Chronische Arsenvergiftung

Erklärung

Arsen (As) ist das chemische Element mit der Ordnungszahl 33 des periodischen Systems. Es gehört zu den Halbmetallen, da es je nach Modifikation metallische oder nichtmetallische Eigenschaften zeigt.

Vorkommen:

Arsen kommt ubiquitär im Boden in geringen Konzentrationen von bis zu 10 ppm vor, unter anderem auch als Arsenkies (FeAsS) und als Begleiter von Zinkblende oder Eisenkies bzw. Schwefelkies. Kationisches Arsen tritt in vielen Ländern im Grundwasser in hohen Konzentrationen auf. Durch Auswaschungen aus Arsen-haltigen Erzen trinken weltweit über 100 Millionen Menschen belastetes Wasser, besonders in Asien.

Arsen wird häufig in der Keramik- und Glasindustrie (Farbpigment Kupferarsenat: „Pariser Grün“), in Halbleitern, Fungiziden (Holzschutzmitteln) und Schädlingsbekämpfungsmitteln verwendet.

Die Aufnahme von Arsen erfolgt über Atemwege, Magen-Darm-Trakt, als auch transkutan. Arsenverbindungen werden leicht über den Magen-Darm-Trakt resorbiert und größtenteils in Muskeln, Knochen, Haut, Haaren, Nägeln, Nieren und Lungen gespeichert.

Wirkungsweise:

Arsen wirkt über biochemische Prozesse, wie z.B. beim zellulären Energiestoffwechsel, rezeptorvermittelten Transportvorgängen, der DNA-Reparatur und bei der Signaltransduktion auf den Körper ein. Unter anderem kommt es zur Inaktivierung von Tumor-Repressor-Proteinen, was ein erhöhtes Krebsrisiko nach Arsenvergiftungen erklärt.

Symptome:

Die Symptome chronischer Arsenvergiftungen sind weniger auffällig als bei einer akuten und können daher leichter übersehen wird. Im Einzelnen sind dies dunkle Hautveränderungen in Form von Melanosen, fleckförmiger oder diffuser Haarausfall, Durchblutungsstörungen, Konjuktivitis, Polineuropathie, Benommenheit, Depressionen, Schlafstörungen und Kopfschmerzen.
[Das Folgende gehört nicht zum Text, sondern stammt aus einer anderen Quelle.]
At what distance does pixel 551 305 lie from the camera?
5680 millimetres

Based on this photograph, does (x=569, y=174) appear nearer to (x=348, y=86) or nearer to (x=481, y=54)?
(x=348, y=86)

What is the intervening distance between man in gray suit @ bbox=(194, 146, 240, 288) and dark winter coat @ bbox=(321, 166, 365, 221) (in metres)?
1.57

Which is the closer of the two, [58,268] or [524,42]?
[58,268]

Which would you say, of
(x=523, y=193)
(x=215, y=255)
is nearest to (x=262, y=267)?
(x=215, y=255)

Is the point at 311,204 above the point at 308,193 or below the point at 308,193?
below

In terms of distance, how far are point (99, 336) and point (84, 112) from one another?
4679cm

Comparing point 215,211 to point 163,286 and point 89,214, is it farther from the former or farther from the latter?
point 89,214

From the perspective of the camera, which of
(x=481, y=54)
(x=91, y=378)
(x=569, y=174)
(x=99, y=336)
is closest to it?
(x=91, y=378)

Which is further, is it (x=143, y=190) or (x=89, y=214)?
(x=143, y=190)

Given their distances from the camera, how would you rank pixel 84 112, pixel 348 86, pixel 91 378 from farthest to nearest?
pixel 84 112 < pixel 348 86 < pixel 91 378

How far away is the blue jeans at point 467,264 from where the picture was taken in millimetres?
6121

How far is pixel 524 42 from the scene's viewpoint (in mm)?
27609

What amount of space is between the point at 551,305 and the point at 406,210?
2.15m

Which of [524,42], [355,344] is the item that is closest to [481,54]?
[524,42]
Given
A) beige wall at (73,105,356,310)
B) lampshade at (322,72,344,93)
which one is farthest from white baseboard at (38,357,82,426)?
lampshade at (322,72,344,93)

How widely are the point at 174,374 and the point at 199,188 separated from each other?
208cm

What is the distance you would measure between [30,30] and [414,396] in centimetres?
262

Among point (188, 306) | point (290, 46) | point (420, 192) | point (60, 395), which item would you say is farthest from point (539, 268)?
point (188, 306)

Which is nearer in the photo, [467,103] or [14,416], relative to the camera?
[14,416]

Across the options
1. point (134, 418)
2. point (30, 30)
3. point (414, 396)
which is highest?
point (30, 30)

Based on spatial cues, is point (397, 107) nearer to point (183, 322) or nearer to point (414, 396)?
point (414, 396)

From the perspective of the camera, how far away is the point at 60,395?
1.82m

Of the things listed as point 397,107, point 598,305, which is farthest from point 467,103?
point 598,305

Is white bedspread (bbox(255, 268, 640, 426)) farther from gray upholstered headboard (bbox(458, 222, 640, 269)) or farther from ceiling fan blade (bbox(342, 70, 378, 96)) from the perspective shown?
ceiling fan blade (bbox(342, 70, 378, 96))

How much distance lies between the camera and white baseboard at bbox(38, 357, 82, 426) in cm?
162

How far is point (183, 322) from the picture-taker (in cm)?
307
Charakteristisch ist das Auftreten von hellen Mees-Streifen auf den Fingernägeln und Arsenkeratosen (warzenartige Hyperkeratosen) besonders an den Handflächen und Fußsohlen. Nach Speicherung in Leber, Nieren und Haut wird Arsen nur langsam aus dem Körper eliminiert.

Die chronische Arsen-Vergiftung führt initial zu einem Abfall des Hämoglobins im Blut, was zu einer reaktiven Polyglobulie führt.

Klinisch finden sich hier nach Jahren der Arsen-Exposition Trommelschlegelfinger, Uhrglasnägel und Schäden an den Blutgefäßen, was zum Absterben der betroffenen Regionen (Black Foot Disease) führt.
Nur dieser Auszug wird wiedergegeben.